Alien Explorer’s Mate: Sneak Peak


“Bye, Mrs. Flynn!” I called out as I passed my neighbor in the hallway.

“You look pretty this morning,” she said. “Heading out for a date?” Her bright blue eyes twinkled, the fine mesh of lines crinkling around them with her smile.

“Much more important,” I answered, cringing slightly. The suit dress wasn’t my favorite outfit by a long shot. It wasn’t flattering, or even in a color I liked, but it was all I had that was slightly appropriate for the situation.

“A job interview.”

She shook her head, fluffy white curls bouncing. “I keep telling you, girl, you should be focusing on your art. You do lovely work.”

My cheeks heated. “That’s nice, but my paintings don’t pay the rent.”

I headed down the stairs of the apartment building, my mood tinged more than a little bit by the growing worries that never seemed to leave the back of my mind these days.

The rent was coming due quickly.

And if this interview didn’t work out, I didn’t have anything else in the pipeline.

Despite the slight ringing in my head, and the current chaotic state of my life, I couldn’t help but cross my fingers as I hopped on to the bus.

It was the first interview I’d had in weeks.

I checked the email again. All I really had was the address, but not much detail about the job itself.

Last night I’d blown the last of my fun money on a cheap bottle of red wine.

After far too many of the cat videos I’d used to numb myself from not hearing back from any of the jobs I’d applied for, I’d noticed a little banner on the side of the screen.

Change your life today.

Boy did I need to do that.

I clicked it, half expecting it to be a cheesy sales site or some sort of multi-level marketing scheme.

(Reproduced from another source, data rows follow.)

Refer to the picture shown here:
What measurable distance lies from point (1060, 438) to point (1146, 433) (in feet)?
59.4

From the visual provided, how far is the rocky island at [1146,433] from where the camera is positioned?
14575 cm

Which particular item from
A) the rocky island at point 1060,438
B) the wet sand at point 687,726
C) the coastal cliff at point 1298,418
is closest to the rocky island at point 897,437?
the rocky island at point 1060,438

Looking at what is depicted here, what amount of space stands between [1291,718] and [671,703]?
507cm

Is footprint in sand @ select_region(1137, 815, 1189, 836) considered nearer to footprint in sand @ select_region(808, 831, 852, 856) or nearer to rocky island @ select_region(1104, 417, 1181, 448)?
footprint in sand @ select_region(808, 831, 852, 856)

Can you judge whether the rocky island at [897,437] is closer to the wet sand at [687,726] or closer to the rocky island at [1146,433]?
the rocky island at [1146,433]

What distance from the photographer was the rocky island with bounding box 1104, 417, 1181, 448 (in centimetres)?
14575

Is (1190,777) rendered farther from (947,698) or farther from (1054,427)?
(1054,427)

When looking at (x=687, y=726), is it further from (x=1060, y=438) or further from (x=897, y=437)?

I wasn’t sure if I’d be any good at selling candles or kitchen equipment to my friends and neighbors.

Especially since I didn’t have many friends, and Mrs. Flynn probably didn’t want to cook that much.

But I was desperate enough I was willing to try.

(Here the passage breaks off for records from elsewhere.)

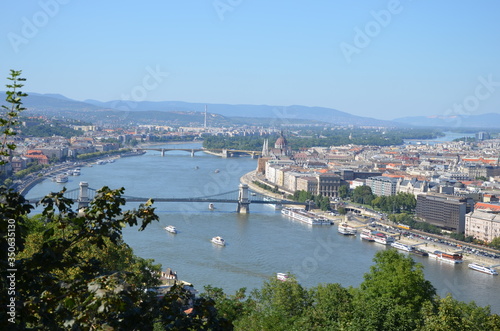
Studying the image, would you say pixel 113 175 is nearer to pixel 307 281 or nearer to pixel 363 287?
pixel 307 281

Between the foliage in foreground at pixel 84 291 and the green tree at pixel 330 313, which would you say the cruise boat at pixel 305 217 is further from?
the foliage in foreground at pixel 84 291

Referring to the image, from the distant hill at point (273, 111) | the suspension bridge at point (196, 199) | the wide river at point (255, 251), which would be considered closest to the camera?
the wide river at point (255, 251)

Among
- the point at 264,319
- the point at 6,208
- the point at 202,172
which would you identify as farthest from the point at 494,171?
the point at 6,208

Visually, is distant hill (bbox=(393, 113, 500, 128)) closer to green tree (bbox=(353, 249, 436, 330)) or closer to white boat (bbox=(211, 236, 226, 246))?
white boat (bbox=(211, 236, 226, 246))

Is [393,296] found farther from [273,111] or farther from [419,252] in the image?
[273,111]

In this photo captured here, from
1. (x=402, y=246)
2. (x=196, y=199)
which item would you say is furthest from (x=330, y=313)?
(x=196, y=199)

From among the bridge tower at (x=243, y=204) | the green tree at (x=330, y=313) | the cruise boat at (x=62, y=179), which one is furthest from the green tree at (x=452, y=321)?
the cruise boat at (x=62, y=179)
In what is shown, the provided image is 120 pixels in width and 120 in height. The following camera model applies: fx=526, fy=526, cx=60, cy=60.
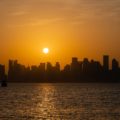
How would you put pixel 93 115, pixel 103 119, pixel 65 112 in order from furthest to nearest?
pixel 65 112 → pixel 93 115 → pixel 103 119

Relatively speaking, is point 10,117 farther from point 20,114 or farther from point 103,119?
point 103,119

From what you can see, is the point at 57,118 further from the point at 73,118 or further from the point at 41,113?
the point at 41,113

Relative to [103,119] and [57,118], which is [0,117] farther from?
[103,119]

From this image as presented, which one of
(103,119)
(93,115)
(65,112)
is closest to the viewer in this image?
(103,119)

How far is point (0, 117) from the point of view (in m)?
Result: 84.9

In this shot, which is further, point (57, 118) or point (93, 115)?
point (93, 115)

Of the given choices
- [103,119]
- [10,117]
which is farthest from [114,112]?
[10,117]

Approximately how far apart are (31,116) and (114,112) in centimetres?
1735

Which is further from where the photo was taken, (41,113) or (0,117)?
(41,113)

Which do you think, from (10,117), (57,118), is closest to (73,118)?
(57,118)

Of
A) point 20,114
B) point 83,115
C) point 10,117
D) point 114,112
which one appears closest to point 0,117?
point 10,117

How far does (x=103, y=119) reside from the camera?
8325 centimetres

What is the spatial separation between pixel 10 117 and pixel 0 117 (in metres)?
1.74

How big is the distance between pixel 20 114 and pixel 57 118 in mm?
9932
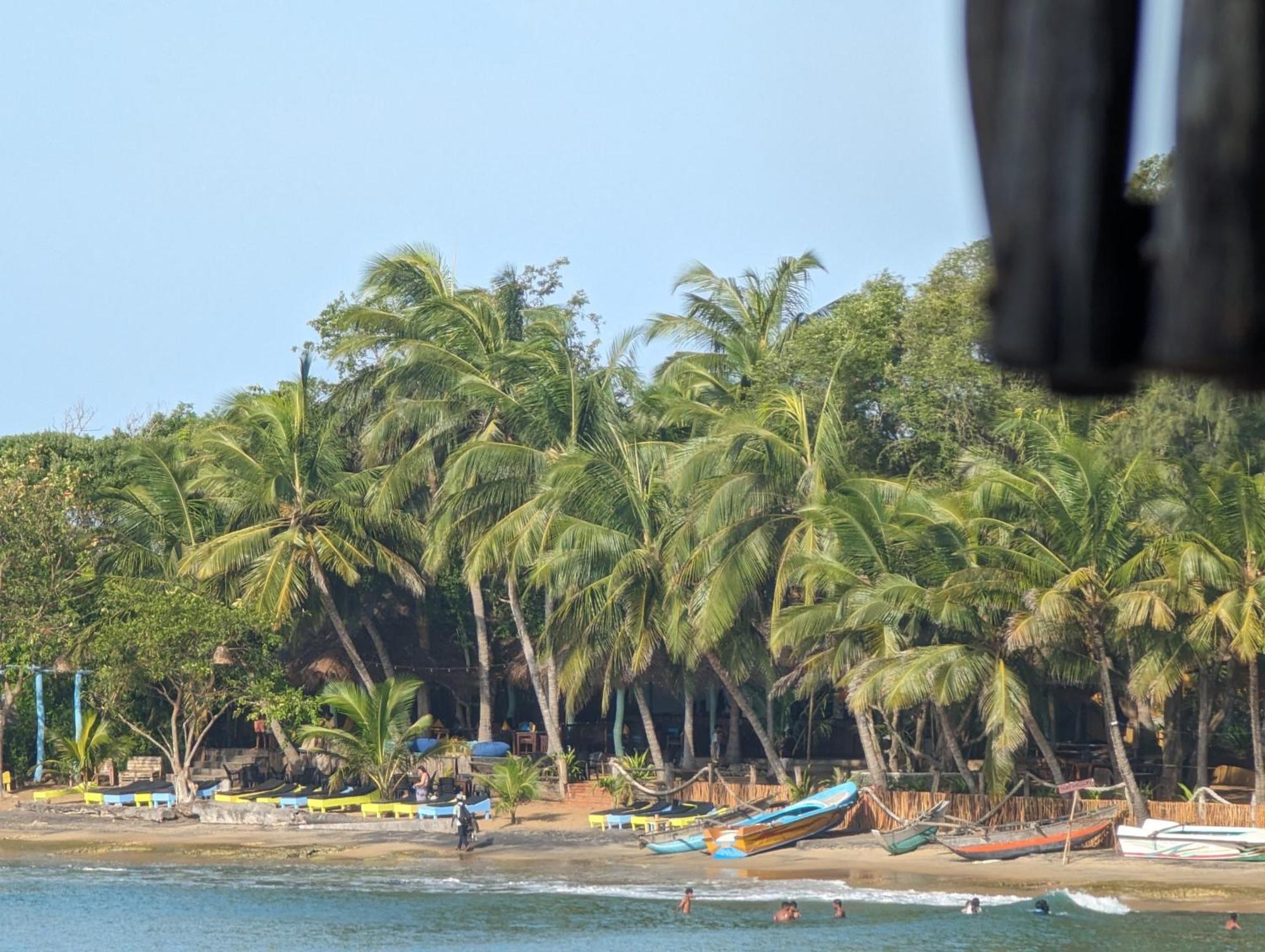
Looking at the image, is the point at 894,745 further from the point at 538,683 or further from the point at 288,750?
the point at 288,750

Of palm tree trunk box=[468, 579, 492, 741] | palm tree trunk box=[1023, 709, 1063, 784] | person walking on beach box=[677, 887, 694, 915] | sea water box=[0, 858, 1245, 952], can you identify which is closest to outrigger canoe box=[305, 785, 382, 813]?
palm tree trunk box=[468, 579, 492, 741]

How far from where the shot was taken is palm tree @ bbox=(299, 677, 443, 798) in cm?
3297

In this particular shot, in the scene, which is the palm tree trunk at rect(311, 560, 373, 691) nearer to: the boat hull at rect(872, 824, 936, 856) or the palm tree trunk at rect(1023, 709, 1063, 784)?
the boat hull at rect(872, 824, 936, 856)

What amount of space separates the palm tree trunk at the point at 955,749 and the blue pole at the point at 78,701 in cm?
2066

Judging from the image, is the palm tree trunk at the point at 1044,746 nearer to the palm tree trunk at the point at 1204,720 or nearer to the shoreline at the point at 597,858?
the shoreline at the point at 597,858

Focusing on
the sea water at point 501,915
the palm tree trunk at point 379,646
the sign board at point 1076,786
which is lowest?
the sea water at point 501,915

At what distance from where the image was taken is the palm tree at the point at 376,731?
1298 inches

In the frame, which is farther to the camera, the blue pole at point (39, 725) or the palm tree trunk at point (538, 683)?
the blue pole at point (39, 725)

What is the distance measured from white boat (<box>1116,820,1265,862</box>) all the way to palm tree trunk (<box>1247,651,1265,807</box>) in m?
0.56

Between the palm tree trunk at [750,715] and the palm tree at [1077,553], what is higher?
the palm tree at [1077,553]

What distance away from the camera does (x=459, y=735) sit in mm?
39875

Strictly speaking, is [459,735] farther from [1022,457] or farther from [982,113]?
[982,113]

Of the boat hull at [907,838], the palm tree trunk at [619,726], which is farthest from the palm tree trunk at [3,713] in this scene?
the boat hull at [907,838]

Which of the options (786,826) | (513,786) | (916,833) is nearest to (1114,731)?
(916,833)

Last month my roommate had decided she wanted to move in with her boyfriend.

Which was great.

Love was great.

It just would have been a little better if I’d had more notice, and much better if I hadn’t gotten fired the same week.

It’s not like I didn’t see it coming. I was an awful waitress.

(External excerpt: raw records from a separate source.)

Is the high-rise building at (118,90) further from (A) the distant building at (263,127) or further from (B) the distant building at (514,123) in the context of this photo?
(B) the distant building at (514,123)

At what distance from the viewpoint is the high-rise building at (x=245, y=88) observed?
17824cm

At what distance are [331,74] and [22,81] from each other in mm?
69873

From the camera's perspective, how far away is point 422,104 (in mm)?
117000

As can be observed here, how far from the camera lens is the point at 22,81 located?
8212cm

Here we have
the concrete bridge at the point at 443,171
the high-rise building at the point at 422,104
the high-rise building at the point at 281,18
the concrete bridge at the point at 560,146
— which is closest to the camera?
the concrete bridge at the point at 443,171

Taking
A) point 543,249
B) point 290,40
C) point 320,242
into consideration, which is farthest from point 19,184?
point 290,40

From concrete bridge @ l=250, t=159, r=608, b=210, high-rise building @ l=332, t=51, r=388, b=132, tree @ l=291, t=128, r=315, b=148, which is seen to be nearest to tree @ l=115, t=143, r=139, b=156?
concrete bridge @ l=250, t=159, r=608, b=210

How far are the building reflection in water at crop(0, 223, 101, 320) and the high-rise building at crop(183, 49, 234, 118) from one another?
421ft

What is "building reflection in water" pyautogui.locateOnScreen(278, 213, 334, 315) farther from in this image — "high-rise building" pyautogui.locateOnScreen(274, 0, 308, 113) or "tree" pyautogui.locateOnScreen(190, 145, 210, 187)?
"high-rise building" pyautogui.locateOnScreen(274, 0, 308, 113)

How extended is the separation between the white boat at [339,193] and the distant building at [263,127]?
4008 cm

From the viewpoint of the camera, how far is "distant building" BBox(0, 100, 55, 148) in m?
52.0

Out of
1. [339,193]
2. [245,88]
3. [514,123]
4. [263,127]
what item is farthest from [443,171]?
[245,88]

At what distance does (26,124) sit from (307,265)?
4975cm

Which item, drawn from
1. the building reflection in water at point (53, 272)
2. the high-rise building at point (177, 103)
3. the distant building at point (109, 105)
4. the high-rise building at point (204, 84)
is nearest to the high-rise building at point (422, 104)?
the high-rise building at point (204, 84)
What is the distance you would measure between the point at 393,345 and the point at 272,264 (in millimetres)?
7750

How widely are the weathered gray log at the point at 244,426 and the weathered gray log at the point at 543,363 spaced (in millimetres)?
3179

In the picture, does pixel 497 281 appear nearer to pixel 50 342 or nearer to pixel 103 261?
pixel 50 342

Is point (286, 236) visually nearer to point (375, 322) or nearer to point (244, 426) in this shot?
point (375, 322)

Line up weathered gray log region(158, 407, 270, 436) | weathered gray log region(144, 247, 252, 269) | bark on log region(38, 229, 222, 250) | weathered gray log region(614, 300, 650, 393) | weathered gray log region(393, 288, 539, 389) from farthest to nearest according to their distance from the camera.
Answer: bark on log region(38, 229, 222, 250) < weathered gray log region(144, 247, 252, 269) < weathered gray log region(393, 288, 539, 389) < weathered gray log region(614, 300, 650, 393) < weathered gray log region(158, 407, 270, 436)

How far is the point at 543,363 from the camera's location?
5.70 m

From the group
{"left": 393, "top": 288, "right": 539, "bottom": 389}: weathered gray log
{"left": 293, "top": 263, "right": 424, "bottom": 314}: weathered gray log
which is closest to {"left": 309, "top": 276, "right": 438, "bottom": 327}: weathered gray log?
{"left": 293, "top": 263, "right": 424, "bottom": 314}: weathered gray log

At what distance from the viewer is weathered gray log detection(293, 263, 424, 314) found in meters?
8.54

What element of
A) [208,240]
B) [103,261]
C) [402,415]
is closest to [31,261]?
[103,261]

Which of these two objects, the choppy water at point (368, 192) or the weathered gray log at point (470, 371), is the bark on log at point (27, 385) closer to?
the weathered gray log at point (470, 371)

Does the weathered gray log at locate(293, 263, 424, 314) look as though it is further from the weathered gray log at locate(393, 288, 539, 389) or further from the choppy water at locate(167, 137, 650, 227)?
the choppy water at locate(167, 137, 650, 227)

Mrs. Flynn thought it would be good for me to focus on my art, get my online store running.

“How is anybody going to see your lovely things if you don’t show them,” she’d said time and time again.

She was sweet, and I appreciated her support.

But sweet grandmothers weren’t going to get me an interview with a gallery manager.

 And there was nobody else I could rely on financially.

I had no real family, no close friends. I certainly wasn’t dating anybody.

Not since the last asshole.

Which was why I was so excited about this stupid survey. I didn’t know what this job was or what it entailed but I didn’t care.

Frankly, the worst job in the world would be life changing right now. At least it would be income.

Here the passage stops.